-- DATASET RECORDS follows --

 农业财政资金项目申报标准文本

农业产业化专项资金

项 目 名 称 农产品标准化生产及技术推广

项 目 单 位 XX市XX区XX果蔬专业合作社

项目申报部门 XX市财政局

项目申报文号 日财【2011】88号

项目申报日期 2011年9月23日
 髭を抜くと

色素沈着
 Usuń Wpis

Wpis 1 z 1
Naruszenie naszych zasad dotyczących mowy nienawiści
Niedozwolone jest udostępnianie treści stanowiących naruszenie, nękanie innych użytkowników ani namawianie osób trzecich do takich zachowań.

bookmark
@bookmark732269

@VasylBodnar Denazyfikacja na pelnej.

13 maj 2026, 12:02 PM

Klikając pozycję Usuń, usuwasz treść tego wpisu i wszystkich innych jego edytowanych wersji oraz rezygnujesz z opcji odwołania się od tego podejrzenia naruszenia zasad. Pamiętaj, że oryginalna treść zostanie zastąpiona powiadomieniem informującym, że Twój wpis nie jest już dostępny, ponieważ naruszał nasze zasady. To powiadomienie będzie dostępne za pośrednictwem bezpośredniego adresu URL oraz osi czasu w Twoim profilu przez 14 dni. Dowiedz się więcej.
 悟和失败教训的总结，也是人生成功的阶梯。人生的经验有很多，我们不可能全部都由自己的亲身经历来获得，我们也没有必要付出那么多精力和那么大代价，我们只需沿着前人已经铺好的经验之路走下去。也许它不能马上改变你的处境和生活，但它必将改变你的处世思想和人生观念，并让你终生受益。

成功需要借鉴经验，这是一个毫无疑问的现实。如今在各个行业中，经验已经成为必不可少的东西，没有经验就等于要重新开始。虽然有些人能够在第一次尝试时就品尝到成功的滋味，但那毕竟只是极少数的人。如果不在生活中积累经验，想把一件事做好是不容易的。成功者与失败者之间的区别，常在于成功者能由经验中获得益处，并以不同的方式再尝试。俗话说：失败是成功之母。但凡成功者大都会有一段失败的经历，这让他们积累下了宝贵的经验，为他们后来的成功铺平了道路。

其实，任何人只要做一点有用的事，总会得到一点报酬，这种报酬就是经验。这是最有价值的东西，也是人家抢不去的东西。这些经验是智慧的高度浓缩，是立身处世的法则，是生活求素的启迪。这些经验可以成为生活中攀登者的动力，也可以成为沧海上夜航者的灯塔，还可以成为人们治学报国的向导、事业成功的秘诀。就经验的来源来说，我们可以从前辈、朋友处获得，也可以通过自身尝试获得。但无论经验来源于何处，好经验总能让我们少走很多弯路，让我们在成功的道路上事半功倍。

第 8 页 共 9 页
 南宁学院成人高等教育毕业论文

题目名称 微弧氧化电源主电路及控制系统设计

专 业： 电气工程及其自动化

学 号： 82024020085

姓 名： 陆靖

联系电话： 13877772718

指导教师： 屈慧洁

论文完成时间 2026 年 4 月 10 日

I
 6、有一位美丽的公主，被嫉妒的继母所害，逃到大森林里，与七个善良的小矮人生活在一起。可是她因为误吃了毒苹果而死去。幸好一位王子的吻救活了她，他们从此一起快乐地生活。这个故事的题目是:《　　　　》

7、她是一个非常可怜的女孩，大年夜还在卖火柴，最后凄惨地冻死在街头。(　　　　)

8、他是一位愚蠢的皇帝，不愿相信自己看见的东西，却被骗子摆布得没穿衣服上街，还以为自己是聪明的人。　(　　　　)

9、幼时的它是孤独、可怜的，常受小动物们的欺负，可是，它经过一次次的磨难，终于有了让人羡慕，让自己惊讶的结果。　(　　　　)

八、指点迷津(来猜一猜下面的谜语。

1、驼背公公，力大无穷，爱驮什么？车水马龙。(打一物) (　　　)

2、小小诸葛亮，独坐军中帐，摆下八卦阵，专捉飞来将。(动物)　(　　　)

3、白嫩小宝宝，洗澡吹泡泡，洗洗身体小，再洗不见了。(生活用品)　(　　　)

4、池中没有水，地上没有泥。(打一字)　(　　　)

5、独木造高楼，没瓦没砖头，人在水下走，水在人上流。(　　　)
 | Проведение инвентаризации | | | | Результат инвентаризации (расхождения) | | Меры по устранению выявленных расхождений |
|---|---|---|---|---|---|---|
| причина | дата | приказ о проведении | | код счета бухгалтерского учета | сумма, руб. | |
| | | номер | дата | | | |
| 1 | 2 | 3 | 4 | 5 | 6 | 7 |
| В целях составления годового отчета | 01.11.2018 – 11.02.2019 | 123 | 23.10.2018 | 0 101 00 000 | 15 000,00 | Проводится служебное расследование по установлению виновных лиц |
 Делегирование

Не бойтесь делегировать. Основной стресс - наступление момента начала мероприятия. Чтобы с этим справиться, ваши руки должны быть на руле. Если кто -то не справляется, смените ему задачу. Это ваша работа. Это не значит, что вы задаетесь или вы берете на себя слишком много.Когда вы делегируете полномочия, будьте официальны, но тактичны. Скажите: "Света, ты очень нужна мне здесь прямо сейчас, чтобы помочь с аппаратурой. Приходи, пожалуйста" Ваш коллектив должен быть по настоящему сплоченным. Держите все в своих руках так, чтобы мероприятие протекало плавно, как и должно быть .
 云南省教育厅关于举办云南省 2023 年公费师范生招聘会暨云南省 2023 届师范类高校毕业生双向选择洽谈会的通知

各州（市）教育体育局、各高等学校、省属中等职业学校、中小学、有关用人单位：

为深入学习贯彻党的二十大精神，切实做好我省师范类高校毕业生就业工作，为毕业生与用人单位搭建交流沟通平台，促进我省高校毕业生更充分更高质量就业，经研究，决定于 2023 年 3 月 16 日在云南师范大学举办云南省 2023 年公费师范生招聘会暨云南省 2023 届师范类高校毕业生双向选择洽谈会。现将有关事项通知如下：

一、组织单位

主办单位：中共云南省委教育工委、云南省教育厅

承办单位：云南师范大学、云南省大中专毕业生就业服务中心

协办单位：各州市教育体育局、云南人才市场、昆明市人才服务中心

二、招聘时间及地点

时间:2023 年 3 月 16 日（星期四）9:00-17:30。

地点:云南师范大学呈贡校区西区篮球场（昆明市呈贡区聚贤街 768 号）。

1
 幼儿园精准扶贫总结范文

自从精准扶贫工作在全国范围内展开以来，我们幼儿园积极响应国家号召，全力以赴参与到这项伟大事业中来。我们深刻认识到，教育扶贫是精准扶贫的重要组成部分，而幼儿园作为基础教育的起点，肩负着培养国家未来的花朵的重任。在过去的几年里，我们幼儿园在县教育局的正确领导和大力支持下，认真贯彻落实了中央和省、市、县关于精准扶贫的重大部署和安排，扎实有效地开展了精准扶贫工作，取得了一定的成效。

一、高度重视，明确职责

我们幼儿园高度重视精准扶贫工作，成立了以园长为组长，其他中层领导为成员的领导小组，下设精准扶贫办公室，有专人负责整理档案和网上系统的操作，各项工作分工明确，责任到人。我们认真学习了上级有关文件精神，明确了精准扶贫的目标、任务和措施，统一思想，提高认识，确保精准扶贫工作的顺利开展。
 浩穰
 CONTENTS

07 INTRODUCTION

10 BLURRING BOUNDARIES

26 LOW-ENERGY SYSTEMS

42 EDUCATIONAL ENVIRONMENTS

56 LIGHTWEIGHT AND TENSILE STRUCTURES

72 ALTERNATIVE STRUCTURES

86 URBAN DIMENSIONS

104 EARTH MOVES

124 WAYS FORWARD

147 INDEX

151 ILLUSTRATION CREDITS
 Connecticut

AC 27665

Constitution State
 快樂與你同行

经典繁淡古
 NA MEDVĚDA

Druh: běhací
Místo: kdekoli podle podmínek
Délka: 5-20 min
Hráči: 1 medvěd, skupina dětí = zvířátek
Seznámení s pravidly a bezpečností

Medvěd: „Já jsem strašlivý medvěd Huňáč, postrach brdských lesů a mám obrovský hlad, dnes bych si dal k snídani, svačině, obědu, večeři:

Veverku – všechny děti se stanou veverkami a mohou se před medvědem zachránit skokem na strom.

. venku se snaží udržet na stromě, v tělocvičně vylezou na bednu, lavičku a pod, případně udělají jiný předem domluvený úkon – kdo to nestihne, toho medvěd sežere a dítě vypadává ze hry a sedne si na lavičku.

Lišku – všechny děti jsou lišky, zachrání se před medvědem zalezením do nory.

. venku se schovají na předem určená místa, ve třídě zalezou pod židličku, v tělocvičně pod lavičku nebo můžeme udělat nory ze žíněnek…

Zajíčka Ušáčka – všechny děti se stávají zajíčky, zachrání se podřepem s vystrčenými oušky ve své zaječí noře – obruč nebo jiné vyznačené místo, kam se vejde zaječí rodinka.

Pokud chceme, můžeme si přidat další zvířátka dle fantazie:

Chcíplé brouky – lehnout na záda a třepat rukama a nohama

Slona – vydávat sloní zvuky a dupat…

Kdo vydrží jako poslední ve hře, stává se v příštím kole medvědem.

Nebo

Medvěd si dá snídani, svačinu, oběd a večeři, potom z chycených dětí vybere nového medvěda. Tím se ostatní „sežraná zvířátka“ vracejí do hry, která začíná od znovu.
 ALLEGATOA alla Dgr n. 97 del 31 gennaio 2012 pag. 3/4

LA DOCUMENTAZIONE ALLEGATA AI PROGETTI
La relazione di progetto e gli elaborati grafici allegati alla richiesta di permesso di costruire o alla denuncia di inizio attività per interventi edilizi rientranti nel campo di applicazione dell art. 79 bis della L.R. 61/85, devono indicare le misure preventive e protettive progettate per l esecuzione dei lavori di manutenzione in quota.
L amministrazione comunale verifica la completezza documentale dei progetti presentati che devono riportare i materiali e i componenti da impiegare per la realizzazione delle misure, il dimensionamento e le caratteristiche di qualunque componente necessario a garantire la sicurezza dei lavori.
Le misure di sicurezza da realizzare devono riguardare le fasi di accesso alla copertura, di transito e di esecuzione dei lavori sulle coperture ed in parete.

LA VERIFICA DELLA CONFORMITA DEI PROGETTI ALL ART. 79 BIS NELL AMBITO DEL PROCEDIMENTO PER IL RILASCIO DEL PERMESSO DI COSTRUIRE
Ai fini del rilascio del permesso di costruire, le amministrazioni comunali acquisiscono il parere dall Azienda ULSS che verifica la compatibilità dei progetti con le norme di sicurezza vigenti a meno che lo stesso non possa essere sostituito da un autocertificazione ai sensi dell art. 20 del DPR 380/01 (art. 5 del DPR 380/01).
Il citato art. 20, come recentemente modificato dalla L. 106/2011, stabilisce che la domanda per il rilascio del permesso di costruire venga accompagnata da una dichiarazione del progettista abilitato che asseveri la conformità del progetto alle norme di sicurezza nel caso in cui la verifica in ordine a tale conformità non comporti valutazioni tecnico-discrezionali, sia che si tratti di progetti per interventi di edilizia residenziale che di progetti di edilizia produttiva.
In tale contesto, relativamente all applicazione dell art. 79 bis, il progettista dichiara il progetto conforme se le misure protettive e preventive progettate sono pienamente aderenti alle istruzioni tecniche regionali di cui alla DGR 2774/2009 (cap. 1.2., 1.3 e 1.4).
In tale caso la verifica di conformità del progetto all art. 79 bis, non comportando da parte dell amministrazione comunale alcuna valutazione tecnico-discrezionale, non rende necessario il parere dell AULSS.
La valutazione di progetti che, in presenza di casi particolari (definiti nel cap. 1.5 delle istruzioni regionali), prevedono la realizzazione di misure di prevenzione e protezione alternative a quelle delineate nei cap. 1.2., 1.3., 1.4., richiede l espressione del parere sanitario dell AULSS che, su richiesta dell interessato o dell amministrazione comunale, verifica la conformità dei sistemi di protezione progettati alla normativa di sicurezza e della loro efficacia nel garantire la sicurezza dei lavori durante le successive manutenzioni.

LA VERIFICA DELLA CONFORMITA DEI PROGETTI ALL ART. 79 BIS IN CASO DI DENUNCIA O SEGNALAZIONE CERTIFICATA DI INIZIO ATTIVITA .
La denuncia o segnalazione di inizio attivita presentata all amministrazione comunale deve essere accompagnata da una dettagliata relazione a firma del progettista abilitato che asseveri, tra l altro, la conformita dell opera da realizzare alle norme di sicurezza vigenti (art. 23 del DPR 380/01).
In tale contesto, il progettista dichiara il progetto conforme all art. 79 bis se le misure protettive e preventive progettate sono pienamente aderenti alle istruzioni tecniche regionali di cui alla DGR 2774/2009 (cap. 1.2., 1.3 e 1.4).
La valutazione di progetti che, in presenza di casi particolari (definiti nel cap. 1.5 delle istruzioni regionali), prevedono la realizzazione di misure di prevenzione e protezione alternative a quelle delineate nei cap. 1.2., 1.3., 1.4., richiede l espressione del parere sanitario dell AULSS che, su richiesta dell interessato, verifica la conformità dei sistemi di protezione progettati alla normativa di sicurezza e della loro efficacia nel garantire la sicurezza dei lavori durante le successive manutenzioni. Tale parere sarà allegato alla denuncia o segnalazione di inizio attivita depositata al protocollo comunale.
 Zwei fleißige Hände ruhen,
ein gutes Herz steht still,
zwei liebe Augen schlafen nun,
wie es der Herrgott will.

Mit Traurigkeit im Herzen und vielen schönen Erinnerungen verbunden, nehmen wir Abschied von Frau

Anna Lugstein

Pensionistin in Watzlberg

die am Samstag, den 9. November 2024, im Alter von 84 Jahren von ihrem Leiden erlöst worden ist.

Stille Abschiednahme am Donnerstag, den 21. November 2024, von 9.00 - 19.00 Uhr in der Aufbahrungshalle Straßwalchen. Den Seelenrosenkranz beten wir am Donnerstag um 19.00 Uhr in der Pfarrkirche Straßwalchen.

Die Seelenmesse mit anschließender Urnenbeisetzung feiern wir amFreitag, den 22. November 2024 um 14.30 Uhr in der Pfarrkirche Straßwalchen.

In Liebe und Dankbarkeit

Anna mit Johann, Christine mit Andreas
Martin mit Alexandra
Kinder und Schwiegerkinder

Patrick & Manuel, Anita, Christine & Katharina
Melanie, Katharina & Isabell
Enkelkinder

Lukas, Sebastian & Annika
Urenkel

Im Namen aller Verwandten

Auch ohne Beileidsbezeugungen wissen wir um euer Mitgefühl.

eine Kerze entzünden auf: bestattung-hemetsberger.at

-- DATASET RECORDS concluded --

_DIRECTIONS FOR THIS TASK_. Search the data above for the string "zachrání". Report every line where it is found.

_SOLUTION FOR THIS PROBLEM_.
Lišku – všechny děti jsou lišky, zachrání se před medvědem zalezením do nory.
Zajíčka Ušáčka – všechny děti se stávají zajíčky, zachrání se podřepem s vystrčenými oušky ve své zaječí noře – obruč nebo jiné vyznačené místo, kam se vejde zaječí rodinka.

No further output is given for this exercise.